**Exercise goal**
Count the lines in the records below that contain the string "window", treating uppercase and lowercase as different. Reply with only the number.

**Data provided**
-*-

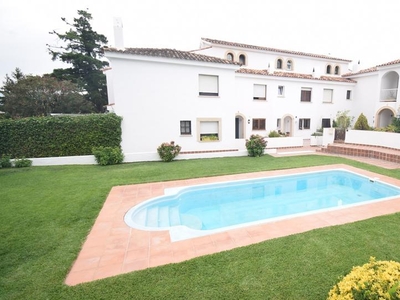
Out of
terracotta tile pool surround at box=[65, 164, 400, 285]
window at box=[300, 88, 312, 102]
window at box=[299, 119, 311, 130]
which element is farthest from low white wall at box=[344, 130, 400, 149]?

-*-

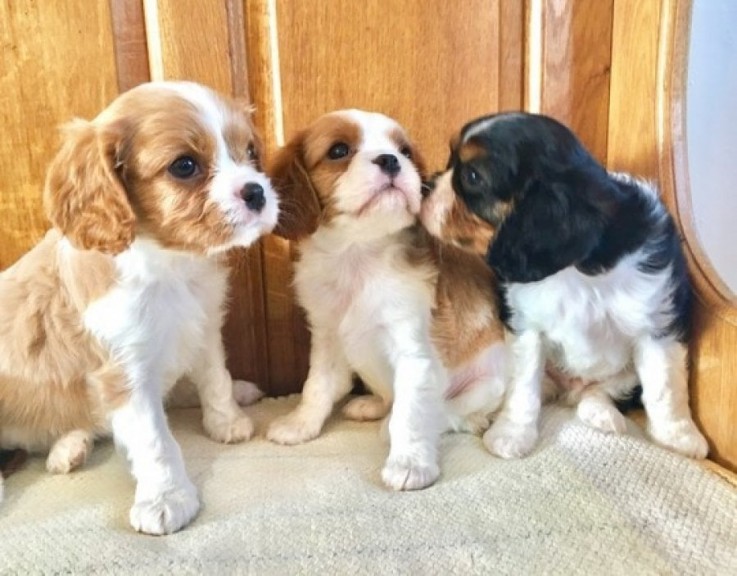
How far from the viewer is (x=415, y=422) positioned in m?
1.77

-*-

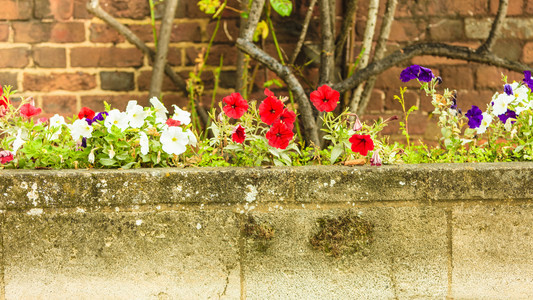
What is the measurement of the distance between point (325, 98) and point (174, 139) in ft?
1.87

-*-

**Expected answer**
2